### Problem:
Could you copy exactly the lines below, beginning at the line with "New Design Wireless" and stopping after the line with "Gelsi By Mmega Villa Cortona", with no pictures?

### Given data:
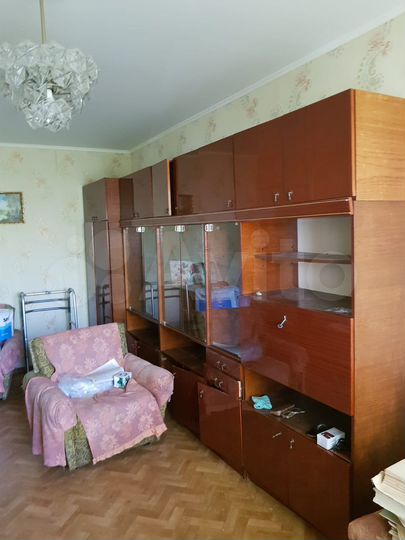 2-к. квартира, 54 м², 1/5 эт.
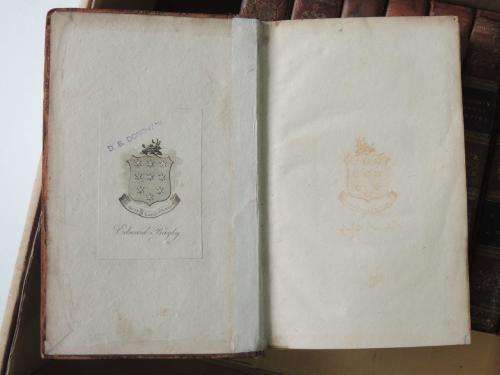 The History of the Decline and Fall of the Roman Empire in 12 Volumes. (1815) - Edward Gibbon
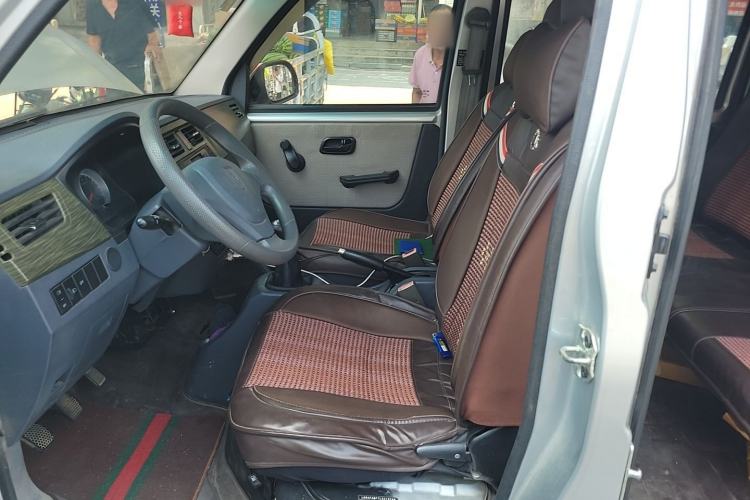 Used Jinbei Hiace X30 2020 1.5L Van Super-Enjoyment Model China VI Standard SWC15M Left Front Seat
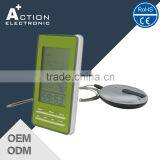 New Design Wireless Gas Oven Thermometer With Probe and Timer thumbnail-1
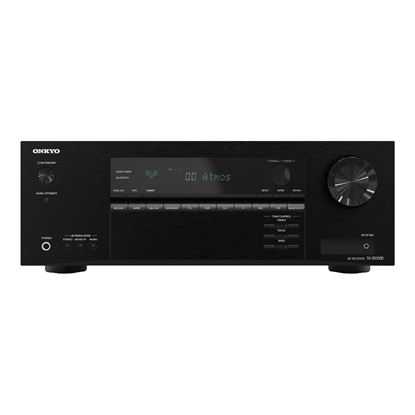 Picture of ONKYO 5.2 Channel AV Receiver Amplifier 150 Watts per Channel.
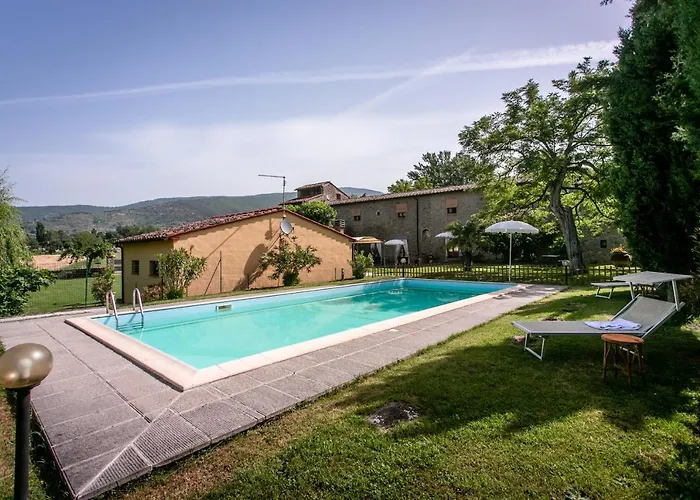 Gelsi By Mmega Villa Cortona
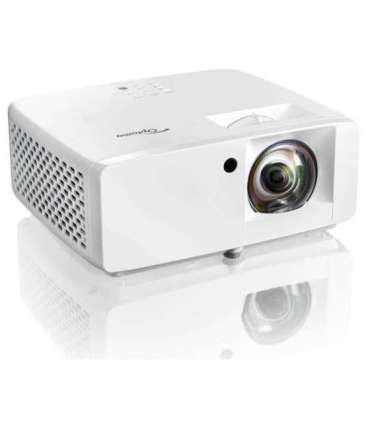 Optoma GT2000HDR Short throw projector 3500 ANSI lumens DLP 1080p (1920x1080) 3D White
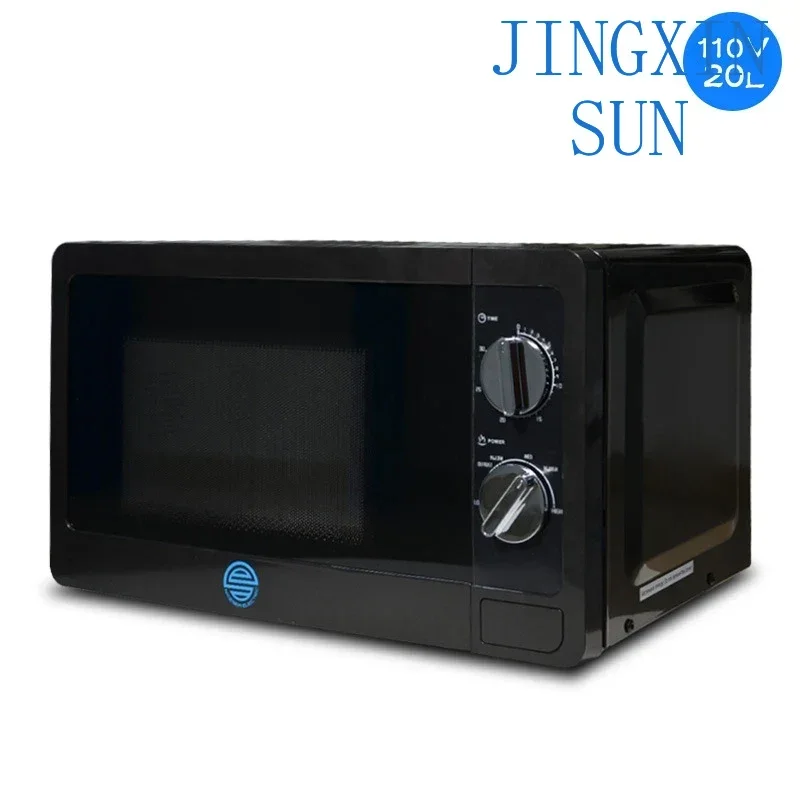 110V 60HZ Microwave Oven 20L Marine Turntable Commercial /Household Microwave Oven High Power Adjustable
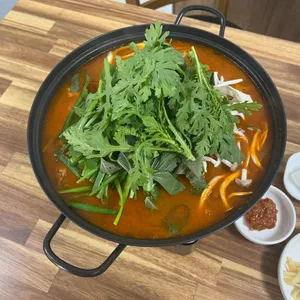 아리랑 닭매운탕 사진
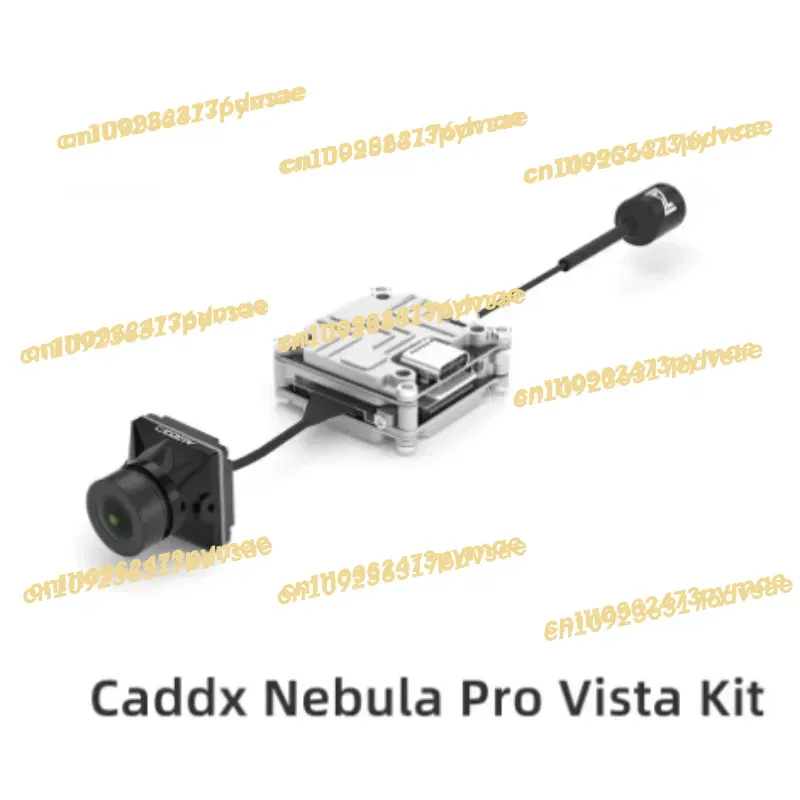 Sistema di trasmissione video  - Caddx Vista Nebula Pro Digital Kit recensione e prezzo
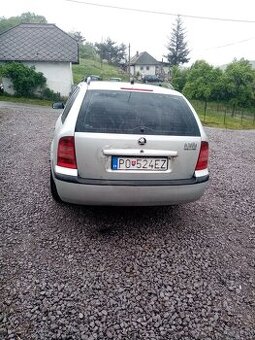 Predám škodu octavia
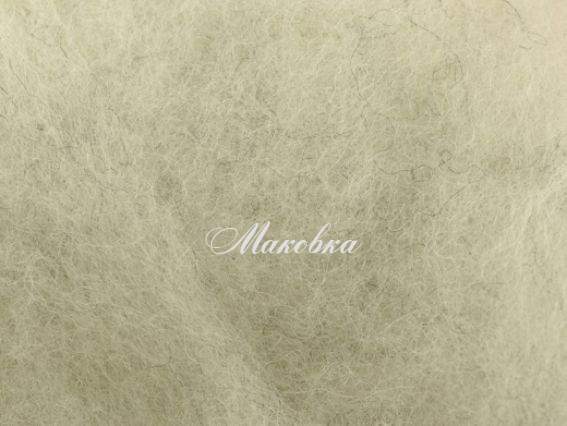 Новозеландская шерсть для валяния №К1002 Новозеландская шерсть для валяния №К1002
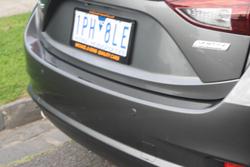 2019 Mazda 3 Maxx Sport BN Series Machine Grey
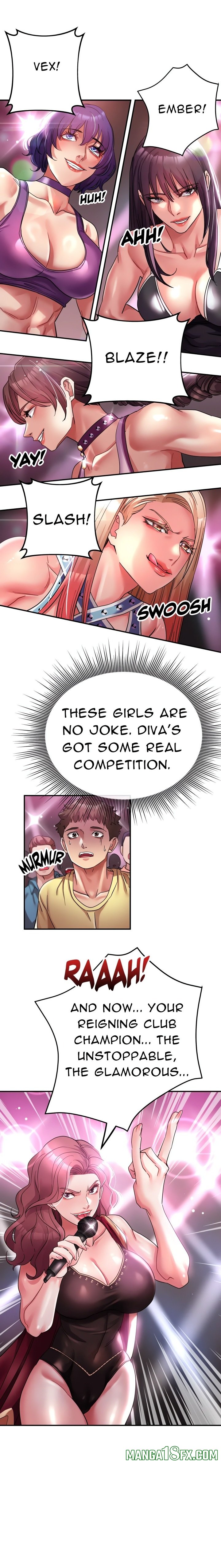 Ring Of Might (Uncensored) - Chapter 13 [photo 18] - MangaPorn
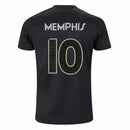 Corinthians II 24/25 Jogador Masculina - Preto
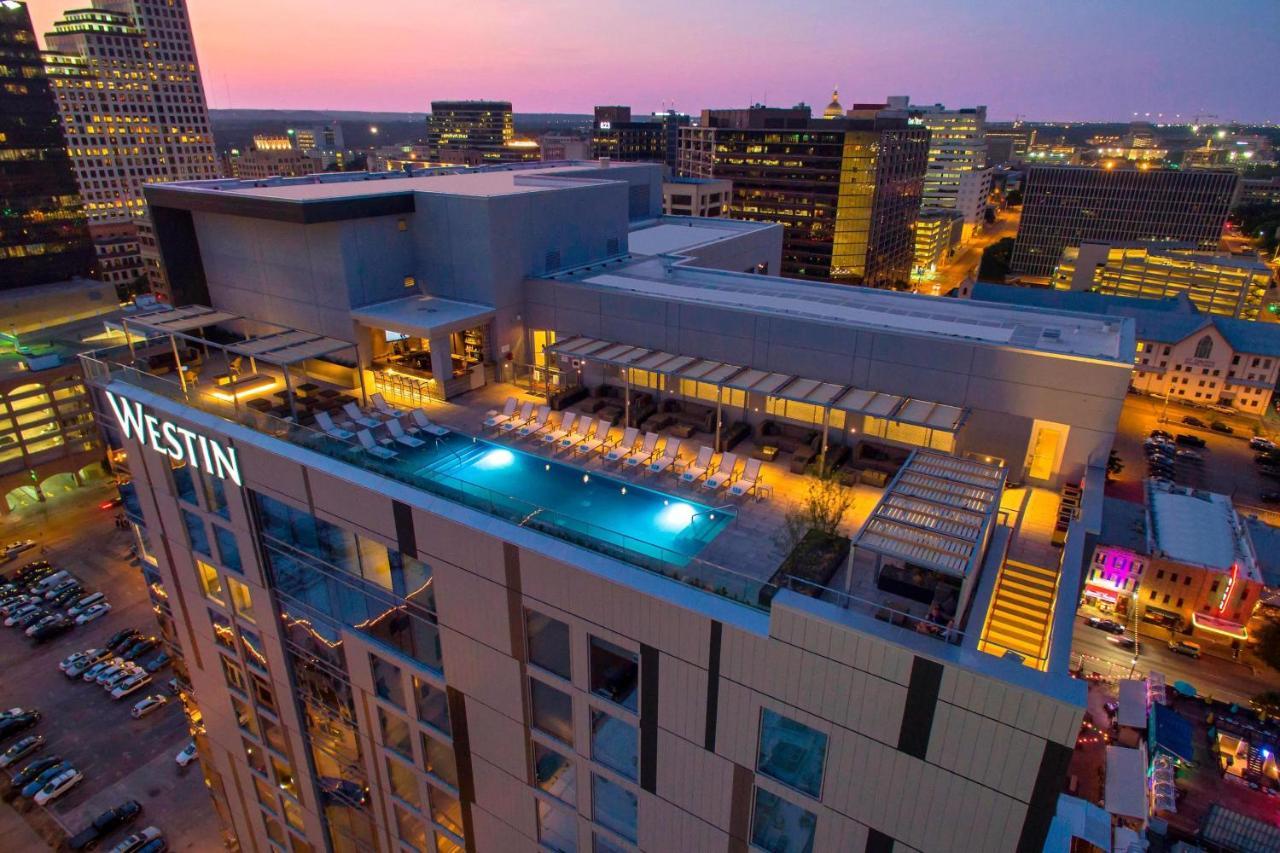 Hotel The Westin Austin Downtown Extérieur photo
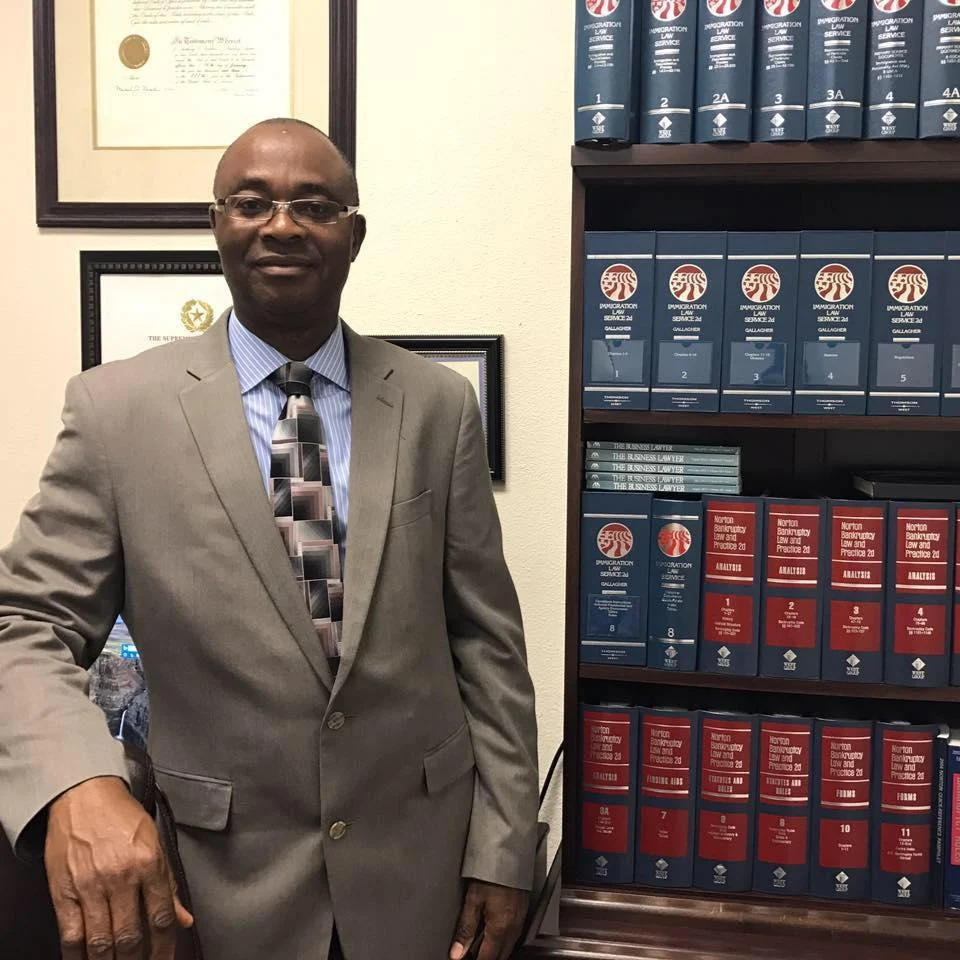 The Law Office of Dapo Adebayo : Dapo Adebayo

### Solution below:
 New Design Wireless Gas Oven Thermometer With Probe and Timer thumbnail-1
 Picture of ONKYO 5.2 Channel AV Receiver Amplifier 150 Watts per Channel.
 Gelsi By Mmega Villa Cortona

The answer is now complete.